When preforming Johansen Cointegration test for 2 time series (the simple case) you need to decide the lag you want to use. Doing the test for different lags return different results: for some lag levels the null hypothesis can be rejected but for others it can't.

My question is what is the right method based on the input data to decide what lag I need to use when preforming the Johansen Test?

p.s. I submitted this question to quant.stackexchange but some suggested it is better fit to this group.

## Best Answer

You are correct. The weakness of Johansen approach is that it is sensitive to the lag length. So, the lag length should be determined in a systematic manner. Following is the normal process used in the literature.

a. Choose maximum lag length "m" for VAR model. Usually, for annual data this is set to 1, for quarterly data this is set to 4, and for monthly data this is set to 12.

b. Run the VAR model in level. For example, if the data is monthly, run the VAR model for lag lengths 1,2, 3,....12.

c. Find the AIC (Akaike information criterion) and SIC (Schwarz information criterion) [ there are also other criteria such as HQ (Hannan-Quin information criterion), FPE (Final prediction error criterion) but AIC and SIC are mostly used) for the VAR model for each lag length. Choose the lag length that minimizes AIC and SIC for the VAR model. Note that SIC and AIC may give conflicting results.

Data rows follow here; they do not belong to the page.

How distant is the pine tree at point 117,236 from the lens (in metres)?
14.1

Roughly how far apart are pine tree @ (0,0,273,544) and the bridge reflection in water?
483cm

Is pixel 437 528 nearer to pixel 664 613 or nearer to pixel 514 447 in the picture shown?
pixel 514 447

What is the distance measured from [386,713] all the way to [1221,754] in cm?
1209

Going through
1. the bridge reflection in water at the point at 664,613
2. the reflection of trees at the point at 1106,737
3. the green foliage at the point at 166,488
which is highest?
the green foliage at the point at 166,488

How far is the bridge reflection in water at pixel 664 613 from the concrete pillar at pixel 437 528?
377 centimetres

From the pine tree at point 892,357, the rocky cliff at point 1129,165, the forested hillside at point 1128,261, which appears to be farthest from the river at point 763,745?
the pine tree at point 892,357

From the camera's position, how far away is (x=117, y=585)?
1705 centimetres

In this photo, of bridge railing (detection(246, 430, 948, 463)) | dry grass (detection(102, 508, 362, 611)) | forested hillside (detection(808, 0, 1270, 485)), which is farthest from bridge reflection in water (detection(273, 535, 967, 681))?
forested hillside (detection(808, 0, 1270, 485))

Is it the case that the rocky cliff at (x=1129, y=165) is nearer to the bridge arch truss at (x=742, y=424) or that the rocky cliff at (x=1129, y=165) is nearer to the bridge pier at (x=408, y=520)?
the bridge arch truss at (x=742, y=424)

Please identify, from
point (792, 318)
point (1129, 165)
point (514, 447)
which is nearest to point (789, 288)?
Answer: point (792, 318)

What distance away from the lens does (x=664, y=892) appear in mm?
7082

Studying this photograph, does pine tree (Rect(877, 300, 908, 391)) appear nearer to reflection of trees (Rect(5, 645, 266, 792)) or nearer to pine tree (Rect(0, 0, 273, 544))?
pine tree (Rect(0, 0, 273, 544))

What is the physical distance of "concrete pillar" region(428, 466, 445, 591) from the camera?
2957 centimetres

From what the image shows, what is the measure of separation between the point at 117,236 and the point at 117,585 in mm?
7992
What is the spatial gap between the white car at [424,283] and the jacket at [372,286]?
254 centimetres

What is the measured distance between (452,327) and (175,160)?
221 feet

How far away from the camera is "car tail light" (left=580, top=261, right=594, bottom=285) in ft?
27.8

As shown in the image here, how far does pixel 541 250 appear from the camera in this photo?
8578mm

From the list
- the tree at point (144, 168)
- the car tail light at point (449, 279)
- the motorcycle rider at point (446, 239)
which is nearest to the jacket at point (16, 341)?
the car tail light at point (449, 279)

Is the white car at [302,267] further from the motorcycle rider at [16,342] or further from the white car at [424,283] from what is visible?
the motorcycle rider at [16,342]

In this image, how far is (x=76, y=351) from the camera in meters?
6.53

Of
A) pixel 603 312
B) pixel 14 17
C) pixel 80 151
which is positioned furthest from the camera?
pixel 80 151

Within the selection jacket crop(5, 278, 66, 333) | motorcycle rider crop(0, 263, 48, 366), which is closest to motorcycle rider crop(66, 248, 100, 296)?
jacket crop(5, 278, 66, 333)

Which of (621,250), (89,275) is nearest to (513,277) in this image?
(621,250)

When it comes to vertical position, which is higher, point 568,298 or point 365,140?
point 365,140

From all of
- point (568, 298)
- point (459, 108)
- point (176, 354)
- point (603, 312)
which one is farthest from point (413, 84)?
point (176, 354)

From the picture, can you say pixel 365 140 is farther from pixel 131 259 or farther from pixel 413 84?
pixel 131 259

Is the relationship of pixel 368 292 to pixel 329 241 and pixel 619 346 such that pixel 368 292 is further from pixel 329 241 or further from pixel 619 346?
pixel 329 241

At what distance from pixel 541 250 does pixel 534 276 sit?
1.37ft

d. Finally, you MUST confirm that for the lag length you selected in step c, the residuals of the VAR model are not correlated [use Portmanteau Tests for autocorrelations]. You may have to modify the lag length, if there is the autocorrelation. Usually, beginners in time series econometrics tend to skip step d.

e. For the cointegration, the lag length is the lag length chosen from step d minus one (since we are running the model in first difference now, unlike in level when we used VAR to decide the lag length).